▶ **TEXTO DADO**:

Vagamente baseado em histórias de Anton Chekhov, Winter Sleep conta a história de Aydin, um ator aposentado que administra um hotelzinho na Capadócia, onde mora com sua esposa Nihal e sua irmã Necla. A locação, com construções cravadas nas formações rochosas do local, está possivelmente entre as mais visualmente interessantes já vistas em um filme, pelo menos em termos de locais onde alguma civilização existe. Ceylan utiliza seu potencial máximo em externas; algumas das imagens mais belas do ano estão nesse filme, incluindo duas cenas noturnas envolvendo um cavalo em uma caverna filmadas com o mínimo de luz possível, esticando os limites do celuloide ao ponto em que o mínimo possível seja visível na tela.
O título do filme aparece em um plano em que a câmera se aproxima da cabeça do protagonista até que esta cobre a tela inteira. Ou seja, estamos prestes a entrar na mente desse homem. Aydin escreve uma coluna para um jornaleco local, no qual pontifica sobre assuntos variados, além de planejar um livro sobre o teatro turco. Logo fica claro que ele tem uma ideia elevada de si mesmo: quando sua irmã o questiona sobre tentar escrever para uma publicação maior, ele explica que prefere ser um homem importante em um contexto menor do que correr o risco de tentar algo mais ambicioso e tornar-se irrelevante, chegando a se definir como o “rei” da cidade.

▶ **MATERIAL FORNECIDO**:

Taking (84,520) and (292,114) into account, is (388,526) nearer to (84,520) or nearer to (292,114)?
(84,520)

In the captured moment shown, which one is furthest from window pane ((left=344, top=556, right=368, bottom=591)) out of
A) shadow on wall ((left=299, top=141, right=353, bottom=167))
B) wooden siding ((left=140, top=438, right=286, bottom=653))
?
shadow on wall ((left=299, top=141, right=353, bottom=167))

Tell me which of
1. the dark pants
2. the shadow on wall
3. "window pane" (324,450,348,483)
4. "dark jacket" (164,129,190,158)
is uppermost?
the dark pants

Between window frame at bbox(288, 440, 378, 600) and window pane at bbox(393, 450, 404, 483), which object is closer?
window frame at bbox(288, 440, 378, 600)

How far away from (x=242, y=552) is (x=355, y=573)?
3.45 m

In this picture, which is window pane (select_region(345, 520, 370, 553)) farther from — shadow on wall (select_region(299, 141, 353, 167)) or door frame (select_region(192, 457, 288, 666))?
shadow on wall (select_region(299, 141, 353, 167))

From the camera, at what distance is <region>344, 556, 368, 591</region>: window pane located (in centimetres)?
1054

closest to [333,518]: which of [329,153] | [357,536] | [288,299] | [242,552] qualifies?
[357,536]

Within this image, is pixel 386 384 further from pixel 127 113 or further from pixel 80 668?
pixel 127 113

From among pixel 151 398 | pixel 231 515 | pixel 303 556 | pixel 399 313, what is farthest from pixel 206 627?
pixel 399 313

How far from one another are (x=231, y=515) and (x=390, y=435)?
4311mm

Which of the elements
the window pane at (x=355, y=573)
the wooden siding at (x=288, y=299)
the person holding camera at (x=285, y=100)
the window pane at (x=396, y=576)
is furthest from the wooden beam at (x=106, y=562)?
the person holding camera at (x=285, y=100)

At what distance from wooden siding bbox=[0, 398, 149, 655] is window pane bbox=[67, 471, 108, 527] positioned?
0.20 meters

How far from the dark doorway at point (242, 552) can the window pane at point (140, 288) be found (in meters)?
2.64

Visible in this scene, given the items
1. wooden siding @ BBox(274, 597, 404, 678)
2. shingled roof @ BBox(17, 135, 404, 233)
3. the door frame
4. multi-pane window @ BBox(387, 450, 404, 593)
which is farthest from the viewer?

▶ **ENUNCIADO 1**: Imprima, sem nenhuma alteração, o trecho do texto sobre o filme Winter Sleep que começa nas palavras que contêm "Vagamente baseado em" e termina em "visível na tela.".
▶ **ENUNCIADO 2**: Prossiga com o texto sobre o filme Winter Sleep a partir do ponto em que ele para.
As entradas são um material à parte, sem relação com o texto.

▶ **RESPOSTA 1**:
Vagamente baseado em histórias de Anton Chekhov, Winter Sleep conta a história de Aydin, um ator aposentado que administra um hotelzinho na Capadócia, onde mora com sua esposa Nihal e sua irmã Necla. A locação, com construções cravadas nas formações rochosas do local, está possivelmente entre as mais visualmente interessantes já vistas em um filme, pelo menos em termos de locais onde alguma civilização existe. Ceylan utiliza seu potencial máximo em externas; algumas das imagens mais belas do ano estão nesse filme, incluindo duas cenas noturnas envolvendo um cavalo em uma caverna filmadas com o mínimo de luz possível, esticando os limites do celuloide ao ponto em que o mínimo possível seja visível na tela.

▶ **RESPOSTA 2**:
Interações envolvem um processo onde personagens fazem rodeios com amenidades até finalmente dizerem o que querem dizer. Quando isso acontece, a arrogância de Aydin começa a ser revelada como sintoma de uma profunda misantropia, produzindo um Retrato do Artista Quando Cínico: Aydin é mesquinho, orgulhoso e egoísta, o tipo do homem que sente a necessidade de ter a última palavra a qualquer custo. Essa dinâmica é explorada em longos diálogos com Necla e Nihal, em que as mulheres confrontam Aydin sobre sua personalidade e ele utiliza sua articulação para manipular a situação a seu favor.
Quando escrevi sobre Leviatã, falei sobre momentos em que o subtexto vira texto; no caso, tratava-se de trechos isolados nos quais o filme deixava seus temas transparentes. Winter Sleep, por outro lado, faz questão de não deixar absolutamente nada abaixo da superfície. O talento envolvido em todos os aspectos torna as discussões interessantes mesmo quando elas poderiam ser menos explícitas, mas a abordagem controlada acaba reduzindo o impacto emocional dos poucos momentos em que as subtramas chegam a pontos de virada. O resultado é impressionante, porém um tanto frio.